2. The Labor Commissioner’s FAQs provide how employees can make requests for retroactive SPSL payments for leave between January 1, 2022 and February 19, 2022.

Employees who have taken leave from January 1, 2022 through February 19, 2022, for one of the reasons covered under the SPSL, the employee may ask for payment for this leave on or after February 19, 2022.  The Labor Commissioner’s FAQ #13 explains:

For example, if a covered employee had to take two hours off for a vaccine appointment on January 15, 2022, the employee can make an oral or written request to the employer to be paid for that time off in January, because it is a qualifying reason for taking 2021 COVID-19 Supplemental Paid Sick Leave.  The oral or written request must be made on or after February 19, 2022. A request made before February 19 does not count.  If an employee is unable to make the request themselves or has difficulty locating an employer to provide proper notice, they may contact the Labor Commissioner’s Office, which may be able to provide assistance.

After the employee makes the request, the employer will have until the payday for the next full pay period to pay the “retroactive” 2022 COVID-19 Supplemental Paid Sick Leave. On that payday, the employer must also provide accurate notice on the itemized wage statement of how many 2022 COVID-19 Supplemental Paid Sick leave hours have been used by the covered employee.

3. The FAQs explain what type of documentation employers may require from employees.

There are a limited number of occasions for when employers can condition the payment of SPSL only if employees provide certain documentation.  FAQ # 19 makes it clear that generally employees do not need to provide documentation to the employer in order to take SPSL.  However, that FAQ explains if the employer learns that the “employee is not requesting 2022 COVID-19 Supplemental Paid Sick Leave for a valid purpose” the employer could reasonably request documentation (but this is a very limited exception that employers must approach with caution).

The FAQs set forth the following the additional circumstances of when an employer may condition payment of SPSL upon documentation from the employees:

  • Employers may ask employees for documentation before paying retroactive payment for SPSL related an employee’s positive COVID test or the employee’s family member’s positive COVID test.

FAQ #14 explains:

… if the employee is requesting retroactive pay for leave that is available only if the employee or qualifying family member was positive for COVID-19, an employer may request documentation.
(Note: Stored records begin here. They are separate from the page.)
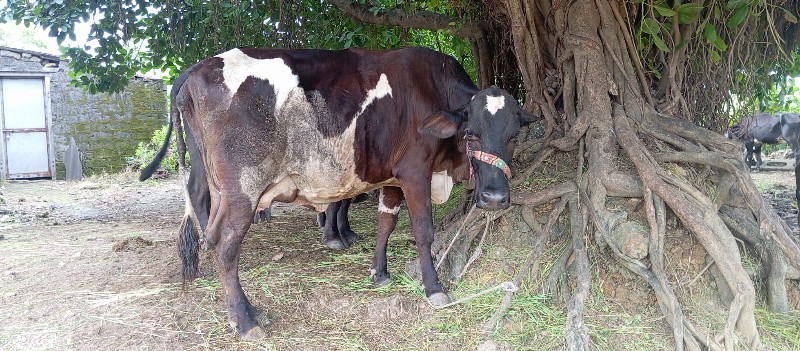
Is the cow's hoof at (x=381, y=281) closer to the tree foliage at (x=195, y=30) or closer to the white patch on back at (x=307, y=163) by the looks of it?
the white patch on back at (x=307, y=163)

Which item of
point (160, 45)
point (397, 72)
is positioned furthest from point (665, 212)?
point (160, 45)

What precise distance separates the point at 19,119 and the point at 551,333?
568 inches

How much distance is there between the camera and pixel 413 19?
6.94 m

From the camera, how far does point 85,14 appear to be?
22.7ft

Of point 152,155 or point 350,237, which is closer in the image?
point 350,237

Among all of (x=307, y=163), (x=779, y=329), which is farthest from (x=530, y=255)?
(x=307, y=163)

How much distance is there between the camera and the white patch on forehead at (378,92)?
446 centimetres

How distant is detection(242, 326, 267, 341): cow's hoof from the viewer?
3.84 metres

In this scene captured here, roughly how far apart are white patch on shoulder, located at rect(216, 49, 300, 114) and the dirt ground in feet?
4.94

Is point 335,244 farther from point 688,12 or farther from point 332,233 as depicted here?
point 688,12

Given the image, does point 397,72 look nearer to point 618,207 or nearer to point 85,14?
point 618,207

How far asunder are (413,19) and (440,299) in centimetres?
382

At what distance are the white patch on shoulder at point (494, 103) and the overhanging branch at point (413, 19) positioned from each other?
2450 millimetres

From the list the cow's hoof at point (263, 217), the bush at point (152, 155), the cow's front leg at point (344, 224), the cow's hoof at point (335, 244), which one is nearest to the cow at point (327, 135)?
the cow's hoof at point (335, 244)
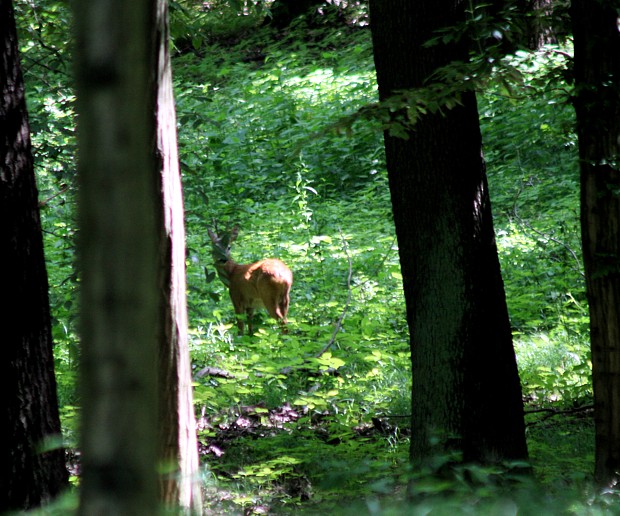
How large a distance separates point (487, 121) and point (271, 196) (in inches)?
177

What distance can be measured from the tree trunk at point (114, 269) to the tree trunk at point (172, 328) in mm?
2295

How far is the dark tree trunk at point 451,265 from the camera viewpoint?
515cm

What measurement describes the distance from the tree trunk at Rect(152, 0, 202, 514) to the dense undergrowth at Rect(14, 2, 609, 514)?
0.43 meters

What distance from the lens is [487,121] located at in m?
15.3

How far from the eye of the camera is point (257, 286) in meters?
10.7

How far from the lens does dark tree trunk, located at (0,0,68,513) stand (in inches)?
160

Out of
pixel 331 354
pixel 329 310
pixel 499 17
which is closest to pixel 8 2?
pixel 499 17

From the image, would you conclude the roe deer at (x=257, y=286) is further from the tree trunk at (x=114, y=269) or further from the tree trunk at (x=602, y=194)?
the tree trunk at (x=114, y=269)

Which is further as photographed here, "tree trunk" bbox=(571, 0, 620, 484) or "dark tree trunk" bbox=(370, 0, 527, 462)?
"dark tree trunk" bbox=(370, 0, 527, 462)

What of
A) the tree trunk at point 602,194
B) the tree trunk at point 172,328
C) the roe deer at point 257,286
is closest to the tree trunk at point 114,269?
the tree trunk at point 172,328

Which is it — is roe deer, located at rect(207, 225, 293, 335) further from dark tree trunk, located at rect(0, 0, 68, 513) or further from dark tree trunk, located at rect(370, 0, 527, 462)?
dark tree trunk, located at rect(0, 0, 68, 513)

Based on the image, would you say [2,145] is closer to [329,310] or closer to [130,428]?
[130,428]

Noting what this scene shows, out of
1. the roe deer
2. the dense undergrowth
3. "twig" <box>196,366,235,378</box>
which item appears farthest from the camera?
the roe deer

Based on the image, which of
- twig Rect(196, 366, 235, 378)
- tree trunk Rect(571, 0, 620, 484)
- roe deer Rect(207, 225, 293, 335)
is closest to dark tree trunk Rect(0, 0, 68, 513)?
tree trunk Rect(571, 0, 620, 484)
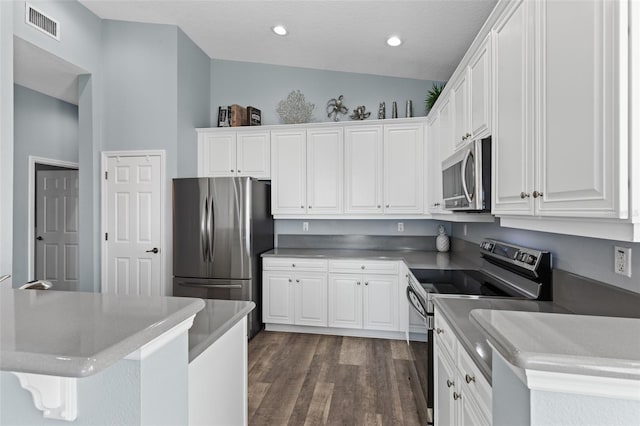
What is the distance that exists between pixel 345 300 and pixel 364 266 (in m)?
0.42

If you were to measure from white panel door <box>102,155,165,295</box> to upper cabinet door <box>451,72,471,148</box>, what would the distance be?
304 cm

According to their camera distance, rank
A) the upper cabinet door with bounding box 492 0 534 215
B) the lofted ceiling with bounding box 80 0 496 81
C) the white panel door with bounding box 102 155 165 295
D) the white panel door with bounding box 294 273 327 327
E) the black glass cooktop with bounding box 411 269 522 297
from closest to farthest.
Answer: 1. the upper cabinet door with bounding box 492 0 534 215
2. the black glass cooktop with bounding box 411 269 522 297
3. the lofted ceiling with bounding box 80 0 496 81
4. the white panel door with bounding box 294 273 327 327
5. the white panel door with bounding box 102 155 165 295

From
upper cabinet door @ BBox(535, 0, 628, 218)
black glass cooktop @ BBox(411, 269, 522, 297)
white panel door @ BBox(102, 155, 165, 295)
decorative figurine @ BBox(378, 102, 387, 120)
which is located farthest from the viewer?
decorative figurine @ BBox(378, 102, 387, 120)

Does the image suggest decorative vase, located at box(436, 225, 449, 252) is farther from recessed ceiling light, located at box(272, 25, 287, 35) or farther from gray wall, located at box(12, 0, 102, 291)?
gray wall, located at box(12, 0, 102, 291)

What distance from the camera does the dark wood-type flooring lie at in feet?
7.32

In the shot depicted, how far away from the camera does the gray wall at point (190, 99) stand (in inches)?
150

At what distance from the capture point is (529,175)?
1378 mm

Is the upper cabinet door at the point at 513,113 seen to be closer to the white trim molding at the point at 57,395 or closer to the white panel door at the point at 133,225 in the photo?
the white trim molding at the point at 57,395

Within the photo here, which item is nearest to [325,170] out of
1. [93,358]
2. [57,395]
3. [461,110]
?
[461,110]

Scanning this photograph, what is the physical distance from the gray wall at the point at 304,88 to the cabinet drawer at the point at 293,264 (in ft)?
5.96

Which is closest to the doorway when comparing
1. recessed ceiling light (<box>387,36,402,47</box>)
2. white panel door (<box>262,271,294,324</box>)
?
white panel door (<box>262,271,294,324</box>)

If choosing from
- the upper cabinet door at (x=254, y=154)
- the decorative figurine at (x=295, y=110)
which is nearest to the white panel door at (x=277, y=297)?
the upper cabinet door at (x=254, y=154)

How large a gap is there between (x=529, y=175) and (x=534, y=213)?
0.16 m

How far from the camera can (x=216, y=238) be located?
353 centimetres
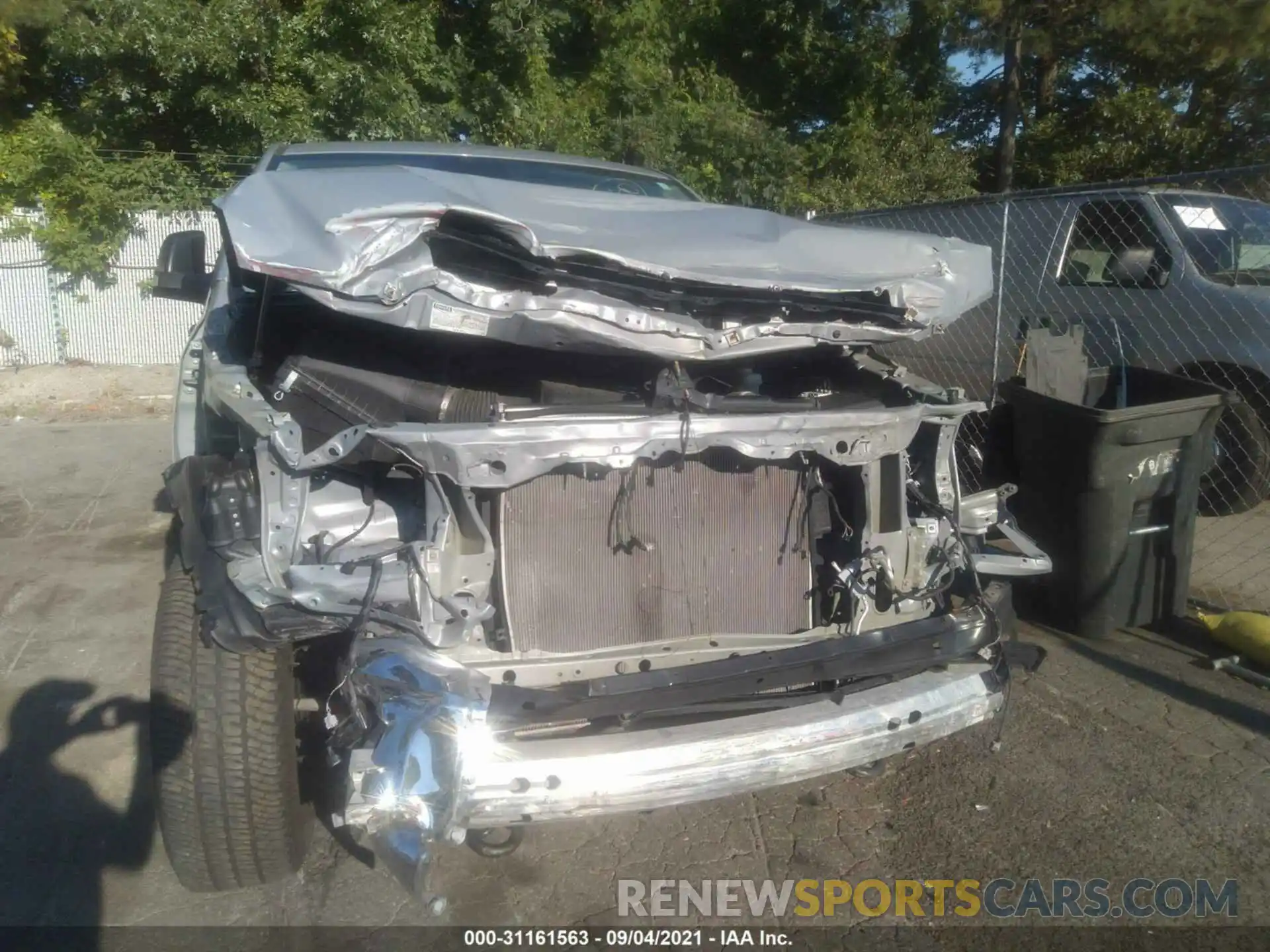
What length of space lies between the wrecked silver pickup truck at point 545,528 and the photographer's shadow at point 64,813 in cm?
36

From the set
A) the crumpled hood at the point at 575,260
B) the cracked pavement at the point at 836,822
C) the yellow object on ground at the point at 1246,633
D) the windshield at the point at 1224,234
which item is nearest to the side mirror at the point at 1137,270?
the windshield at the point at 1224,234

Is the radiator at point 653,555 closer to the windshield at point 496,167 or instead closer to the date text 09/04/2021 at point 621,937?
the date text 09/04/2021 at point 621,937

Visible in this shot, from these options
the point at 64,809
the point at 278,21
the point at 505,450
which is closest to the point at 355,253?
the point at 505,450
This documentation could include, among other things, a medical record of the test result, an e-mail or text from the testing company with the results, a picture of the test result, or a contemporaneous text or e-mail from the employee to the employer stating that the employee or a qualifying family member tested positive for COVID-19.

  • Employers may ask for documentation before paying SPSL that is only available after a positive test. See FAQ # 20.
  • Employers may ask for documentation when an employee uses more than three days or 24 hours for a single vaccine appointment and recovery from any related side effects. Here, an acceptable request by the employer would be a note from a health care provider that the employee or family member continued to have vaccine side effects. See FAQ #20.

Other than these limited exceptions, employers may not condition the payment of SPSL upon employee providing documentation supporting their request for SPSL.

4. What COVID-19 tests are acceptable under the SPSL?

FAQ #21 provides that “an employee may take an over-the-counter rapid test (Antigen) or a test that is scheduled at a testing facility.  The law does not specify type of test and does not place conditions on how the test is administered in order to qualify for leave.”

5. Employers may count paid sick leave provided under local paid sick leave ordinances towards the 2022 SPSL requirement.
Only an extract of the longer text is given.